▶ [List of tasks]
• a. Can you quote the NFT passage word for word, starting with "Verifying content property" and going on through "and entertainment content."?
• b. Using the NFT passage, answer these:
(i) Which secondary marketplace is named as a place to trade NFTs?
(ii) Which band was the first to release a whole album as an NFT?
(iii) What is Armin Van Buuren's web3 fan community called?

▶ [Text provided]
NFTs are unique, non-fungible tokens secured on the blockchain that represent digital assets including music files and digital art. They’re being used across several industries to signify digital ownership and value. They can be bought, sold and traded on secondary marketplaces such as OpenSea.

These fully digital products enable revenue to flow directly between the artists and their fans, allowing artists to keep a much higher proportion of their earnings. While the marketplace platforms do represent an intermediary service of sorts, it’s much less convoluted than dealing with several intermediaries in the traditional setup.

Several web3 music studios, artists and businesses have embraced NFTs to signify ownership of royalty rights to their music products. Musicians such as Nas, The Chainsmokers and Steve Aoki have all released NFT-backed versions of their music – and Kings of Leon became the first band ever to release a whole album as an NFT.

Armin Van Buuren, legendary Dutch DJ, has gone as far as to create his own web3 fan-based community. Named ‘Armin’s All Access (AAA)’, purchasers of his NFTs stand to gain exclusive content including unreleased cuts, exclusive DJ sets and even direct contact with the artist himself.

NFTs are beginning to evolve further as Web3 technologies become more developed. Crypto artists are starting to specialise in custom artwork for new media NFTs created by musicians. These can be released as limited edition products and benefit from scarcity-induced value as collectible items, or be given as rewards for exceptionally devoted fans.

Verifying content property rights & immutable ownership details

There are several reasons why people engage in illicit activities such as piracy and intellectual property (IP) theft. For one, the proliferation of piracy sites has normalised the practice in wider society. Also, there’s often an anti-capitalist element – the feeling of ‘beating’ the big corporations that disproportionately profit from media and entertainment content.

▶ [Material]

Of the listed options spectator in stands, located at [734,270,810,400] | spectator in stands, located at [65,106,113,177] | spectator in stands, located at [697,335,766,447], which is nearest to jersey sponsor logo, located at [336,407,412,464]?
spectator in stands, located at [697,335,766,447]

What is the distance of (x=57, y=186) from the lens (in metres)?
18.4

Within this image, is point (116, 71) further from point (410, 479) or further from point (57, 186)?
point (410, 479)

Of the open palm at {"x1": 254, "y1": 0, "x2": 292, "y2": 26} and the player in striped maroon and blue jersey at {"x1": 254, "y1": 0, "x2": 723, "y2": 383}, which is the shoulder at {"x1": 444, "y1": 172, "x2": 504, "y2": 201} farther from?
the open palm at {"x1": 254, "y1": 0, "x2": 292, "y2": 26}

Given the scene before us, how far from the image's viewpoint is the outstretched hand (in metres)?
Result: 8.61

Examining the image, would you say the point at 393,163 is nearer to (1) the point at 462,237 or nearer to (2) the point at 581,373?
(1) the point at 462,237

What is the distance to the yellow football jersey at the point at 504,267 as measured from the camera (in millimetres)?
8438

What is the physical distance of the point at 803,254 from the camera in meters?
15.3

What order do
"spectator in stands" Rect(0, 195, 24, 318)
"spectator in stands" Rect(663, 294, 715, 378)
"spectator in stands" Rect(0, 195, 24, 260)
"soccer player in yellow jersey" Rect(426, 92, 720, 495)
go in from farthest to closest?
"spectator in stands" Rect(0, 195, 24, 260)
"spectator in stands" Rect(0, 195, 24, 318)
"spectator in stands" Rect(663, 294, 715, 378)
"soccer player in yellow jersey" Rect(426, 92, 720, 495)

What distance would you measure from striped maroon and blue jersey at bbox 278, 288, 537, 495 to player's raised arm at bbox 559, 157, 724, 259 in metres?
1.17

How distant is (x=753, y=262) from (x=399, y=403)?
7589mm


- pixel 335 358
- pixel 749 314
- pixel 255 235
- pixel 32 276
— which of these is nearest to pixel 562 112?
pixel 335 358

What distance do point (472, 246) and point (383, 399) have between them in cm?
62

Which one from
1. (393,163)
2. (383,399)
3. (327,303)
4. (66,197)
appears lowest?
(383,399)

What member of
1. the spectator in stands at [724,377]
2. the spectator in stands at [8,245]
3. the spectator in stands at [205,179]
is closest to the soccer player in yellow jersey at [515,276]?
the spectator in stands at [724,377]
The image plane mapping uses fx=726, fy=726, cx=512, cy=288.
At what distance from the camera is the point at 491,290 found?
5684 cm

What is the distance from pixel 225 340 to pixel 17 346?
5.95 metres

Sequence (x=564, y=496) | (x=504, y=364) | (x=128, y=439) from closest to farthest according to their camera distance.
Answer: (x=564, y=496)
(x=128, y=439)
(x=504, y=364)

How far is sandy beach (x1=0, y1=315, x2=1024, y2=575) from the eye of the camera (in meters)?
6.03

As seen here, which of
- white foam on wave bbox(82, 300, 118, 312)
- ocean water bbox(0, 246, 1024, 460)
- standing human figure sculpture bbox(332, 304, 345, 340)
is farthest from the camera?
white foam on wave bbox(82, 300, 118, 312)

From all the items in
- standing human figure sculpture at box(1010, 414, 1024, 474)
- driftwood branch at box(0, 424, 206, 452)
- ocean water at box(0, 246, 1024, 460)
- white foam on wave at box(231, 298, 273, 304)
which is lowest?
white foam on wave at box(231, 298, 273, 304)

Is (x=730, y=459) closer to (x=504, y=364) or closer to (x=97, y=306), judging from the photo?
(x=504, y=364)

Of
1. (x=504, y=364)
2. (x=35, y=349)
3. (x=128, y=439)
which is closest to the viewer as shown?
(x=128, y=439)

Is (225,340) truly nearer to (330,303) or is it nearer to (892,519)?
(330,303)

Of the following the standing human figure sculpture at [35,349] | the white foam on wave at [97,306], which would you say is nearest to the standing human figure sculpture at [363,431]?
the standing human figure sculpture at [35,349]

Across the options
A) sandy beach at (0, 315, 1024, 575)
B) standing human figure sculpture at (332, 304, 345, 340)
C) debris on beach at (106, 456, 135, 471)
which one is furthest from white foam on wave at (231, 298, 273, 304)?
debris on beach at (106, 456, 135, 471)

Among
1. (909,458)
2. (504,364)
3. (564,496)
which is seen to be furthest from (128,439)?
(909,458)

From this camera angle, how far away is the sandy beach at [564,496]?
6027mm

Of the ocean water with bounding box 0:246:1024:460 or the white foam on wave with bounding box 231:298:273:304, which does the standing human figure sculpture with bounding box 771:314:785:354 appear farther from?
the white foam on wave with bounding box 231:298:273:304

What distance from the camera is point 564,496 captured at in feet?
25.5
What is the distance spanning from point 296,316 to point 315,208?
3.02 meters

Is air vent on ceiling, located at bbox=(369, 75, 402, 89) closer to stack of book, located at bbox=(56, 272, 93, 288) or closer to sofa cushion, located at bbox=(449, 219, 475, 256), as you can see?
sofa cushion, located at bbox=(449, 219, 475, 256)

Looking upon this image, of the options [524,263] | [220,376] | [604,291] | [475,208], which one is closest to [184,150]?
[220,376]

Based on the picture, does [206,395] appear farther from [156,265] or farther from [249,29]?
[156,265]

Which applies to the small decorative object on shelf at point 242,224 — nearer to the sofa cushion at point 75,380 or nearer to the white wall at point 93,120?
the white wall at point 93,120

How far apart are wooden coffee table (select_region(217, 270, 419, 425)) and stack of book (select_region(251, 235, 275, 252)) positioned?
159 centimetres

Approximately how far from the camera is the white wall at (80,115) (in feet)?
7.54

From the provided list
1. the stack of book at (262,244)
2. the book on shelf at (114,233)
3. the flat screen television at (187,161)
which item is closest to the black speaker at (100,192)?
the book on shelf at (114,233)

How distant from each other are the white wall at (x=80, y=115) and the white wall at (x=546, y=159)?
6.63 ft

▶ [The answers]
• a.
Verifying content property rights & immutable ownership details

There are several reasons why people engage in illicit activities such as piracy and intellectual property (IP) theft. For one, the proliferation of piracy sites has normalised the practice in wider society. Also, there’s often an anti-capitalist element – the feeling of ‘beating’ the big corporations that disproportionately profit from media and entertainment content.

• b.
(i) OpenSea
(ii) Kings of Leon
(iii) Armin's All Access (AAA)